The (male) audiences loved it. When Clara and Rigó played Berlin, they pulled down $6,800 in one month. That would be about $170,000 in today’s money.

The Hungarians could not get enough of this hot couple, nor could photographers, who paid to have “private performances” by Clara. Postcards of the lovely Clara and charming couple were licensed and sold. The French artist Toulouse-Lautrec even created a lithograph of Clara and a lover in “A Princely Idyl, Clara Ward,” now owned by the Cleveland Museum of Art.

Her beauty was deemed so “disturbing” by Kaiser Wilhelm II, he forbad the publication or display of her photograph in the German Empire.



Three and four

Alas, Rigó grew jealous of those private performances and they separated three or four years after they had their first trysts in Paris. Rigó found love with another American woman, Mrs. Casper E. Emerson, Jr., who left her husband for Rigó. In an interesting example of coming full circle, Rigó moved to the United States and played his violin in the Little Hungary Restaurant, a small tea room owned by his wife. Rigó died in 1927, practically destitute, and is buried in Kesico Cemetery, Westchester County, N.Y.

It is said that Rigó once told a customer that when he and Clara were married, she often spoke of returning to Detroit, and told him, ‘Ah, Jancsy, la belle Paris is not more beautiful than Detroit when the lights are shining on the river.’”

Those lights did not draw Clara to the Great Lakes, however. Her next husband was Peppino Ricciardo, perhaps a Spanish, perhaps an Italian waiter on a train on which Clara was riding. They married in 1904 and divorced seven years later, quite a record for Clara!

Clara once again found love on the railroads. Her fourth, and final husband, was Signore Cassalota, station manager of a little Italian railroad that helped visitors tour Mount Vesuvius.

The years of fast and high living took their toll on Clara Ward, who died of pneumonia on Dec. 9, 1916, at her villa in Padua, Italy. She was 43.

The New York Times obituary reported that her last big splash in the news was in 1913, when she sued Rigó for $100,000 she had loaned to him.

There are varying accounts on the size (if any) of Ward’s estate. One biographer states that she left a fortune of $1.1 million in cash and $50,000 in real estate, or over $23 million in today’s dollars. She had forgotten to change her will after marrying Ricciardi and he inherited one-third of the proceeds. The two children received the balance.
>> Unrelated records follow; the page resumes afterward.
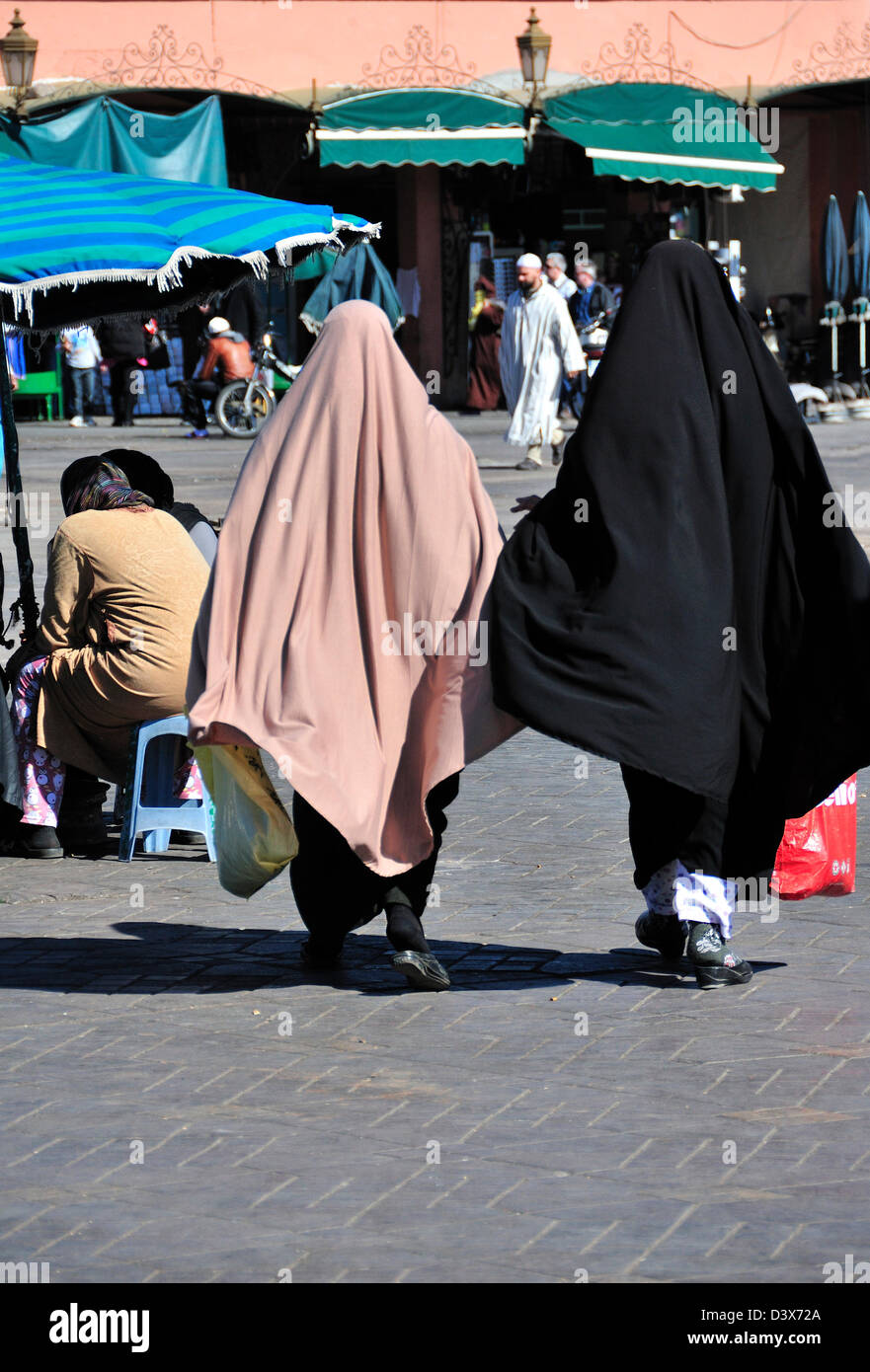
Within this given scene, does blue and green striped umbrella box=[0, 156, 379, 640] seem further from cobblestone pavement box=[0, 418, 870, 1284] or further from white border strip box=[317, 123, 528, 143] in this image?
white border strip box=[317, 123, 528, 143]

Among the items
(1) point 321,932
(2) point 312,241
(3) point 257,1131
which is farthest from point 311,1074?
(2) point 312,241

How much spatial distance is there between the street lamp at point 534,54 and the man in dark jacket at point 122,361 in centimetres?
515

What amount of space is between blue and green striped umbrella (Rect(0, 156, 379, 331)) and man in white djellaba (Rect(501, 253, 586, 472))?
35.2 ft

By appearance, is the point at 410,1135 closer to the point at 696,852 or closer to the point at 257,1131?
A: the point at 257,1131

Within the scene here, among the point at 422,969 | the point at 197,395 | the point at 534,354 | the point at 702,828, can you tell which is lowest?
the point at 422,969

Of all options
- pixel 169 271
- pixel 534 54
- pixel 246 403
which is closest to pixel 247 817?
pixel 169 271

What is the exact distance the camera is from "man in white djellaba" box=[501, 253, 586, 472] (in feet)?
62.2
Princess Clara did more than inspire men to romance. The Parisian chef Escoffier created two dishes in her honor. And when Clara and Rigó were a hot number in Budapest, a decadent chocolate and chocolate cream pastry was created and named  — Rigó Jancsi.

It is said that the character of Simone Pistache in Cole Porter’s musical “Can-Can” is based, in part, on Clara Ward, no, make that Princesse de Caraman-Chimay.